> [What the task asks]: Exactly repeat the line that contains "By looking at", then every line after it up to and including the final line.

Begin Provided data

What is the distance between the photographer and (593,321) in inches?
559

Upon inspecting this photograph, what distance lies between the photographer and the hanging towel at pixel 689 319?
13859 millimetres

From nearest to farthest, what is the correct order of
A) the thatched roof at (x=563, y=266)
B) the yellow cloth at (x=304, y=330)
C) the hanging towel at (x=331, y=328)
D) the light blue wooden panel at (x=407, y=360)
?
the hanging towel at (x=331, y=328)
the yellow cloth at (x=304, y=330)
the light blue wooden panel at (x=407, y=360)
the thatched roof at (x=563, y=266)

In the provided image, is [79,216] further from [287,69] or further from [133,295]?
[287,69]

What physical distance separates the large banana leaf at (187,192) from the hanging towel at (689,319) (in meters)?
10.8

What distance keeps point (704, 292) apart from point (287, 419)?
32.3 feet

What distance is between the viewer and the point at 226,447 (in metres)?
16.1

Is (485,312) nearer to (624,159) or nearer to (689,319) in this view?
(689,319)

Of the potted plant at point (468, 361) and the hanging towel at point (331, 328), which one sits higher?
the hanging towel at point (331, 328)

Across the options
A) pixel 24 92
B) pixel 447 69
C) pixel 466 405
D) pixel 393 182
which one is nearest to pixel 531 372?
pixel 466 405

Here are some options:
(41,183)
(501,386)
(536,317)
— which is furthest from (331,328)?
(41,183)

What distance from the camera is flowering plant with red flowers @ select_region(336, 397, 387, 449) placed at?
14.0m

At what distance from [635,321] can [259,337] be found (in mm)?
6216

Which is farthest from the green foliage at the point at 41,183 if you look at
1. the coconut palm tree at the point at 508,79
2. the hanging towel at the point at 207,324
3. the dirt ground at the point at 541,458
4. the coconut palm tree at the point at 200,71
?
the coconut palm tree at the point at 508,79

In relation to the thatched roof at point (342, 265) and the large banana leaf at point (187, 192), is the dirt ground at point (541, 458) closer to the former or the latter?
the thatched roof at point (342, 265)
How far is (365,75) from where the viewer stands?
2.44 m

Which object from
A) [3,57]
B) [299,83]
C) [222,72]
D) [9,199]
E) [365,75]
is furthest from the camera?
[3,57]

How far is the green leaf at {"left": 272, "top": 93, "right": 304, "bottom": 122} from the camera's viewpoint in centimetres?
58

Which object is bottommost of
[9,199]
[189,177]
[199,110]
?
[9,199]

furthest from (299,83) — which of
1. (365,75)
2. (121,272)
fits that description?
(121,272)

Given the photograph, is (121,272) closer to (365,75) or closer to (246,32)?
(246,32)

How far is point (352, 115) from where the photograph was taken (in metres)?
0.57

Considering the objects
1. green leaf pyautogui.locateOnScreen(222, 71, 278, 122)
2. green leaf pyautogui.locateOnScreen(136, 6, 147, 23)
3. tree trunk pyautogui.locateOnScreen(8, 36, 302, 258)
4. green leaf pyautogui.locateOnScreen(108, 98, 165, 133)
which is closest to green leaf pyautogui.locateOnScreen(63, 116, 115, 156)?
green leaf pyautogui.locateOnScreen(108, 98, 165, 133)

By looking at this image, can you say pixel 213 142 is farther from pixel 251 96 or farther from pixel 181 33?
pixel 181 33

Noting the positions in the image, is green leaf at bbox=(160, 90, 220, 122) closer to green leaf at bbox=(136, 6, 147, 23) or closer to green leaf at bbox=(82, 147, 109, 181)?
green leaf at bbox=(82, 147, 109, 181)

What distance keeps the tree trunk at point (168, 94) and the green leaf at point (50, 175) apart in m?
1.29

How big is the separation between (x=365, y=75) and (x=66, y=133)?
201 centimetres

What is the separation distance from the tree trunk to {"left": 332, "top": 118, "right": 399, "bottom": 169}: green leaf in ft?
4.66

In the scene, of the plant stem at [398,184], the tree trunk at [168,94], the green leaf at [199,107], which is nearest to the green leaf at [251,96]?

End Provided data

> [Reply to the task]:
By looking at this image, can you say pixel 213 142 is farther from pixel 251 96 or farther from pixel 181 33?
pixel 181 33

Noting the positions in the image, is green leaf at bbox=(160, 90, 220, 122) closer to green leaf at bbox=(136, 6, 147, 23) or closer to green leaf at bbox=(82, 147, 109, 181)?
green leaf at bbox=(82, 147, 109, 181)

What distance keeps the tree trunk at point (168, 94) and the green leaf at point (50, 175) apart in m?
1.29

How big is the separation between (x=365, y=75) and (x=66, y=133)?
201 centimetres

What is the separation distance from the tree trunk to {"left": 332, "top": 118, "right": 399, "bottom": 169}: green leaf in ft?
4.66

In the scene, of the plant stem at [398,184], the tree trunk at [168,94], the green leaf at [199,107], which is nearest to the green leaf at [251,96]?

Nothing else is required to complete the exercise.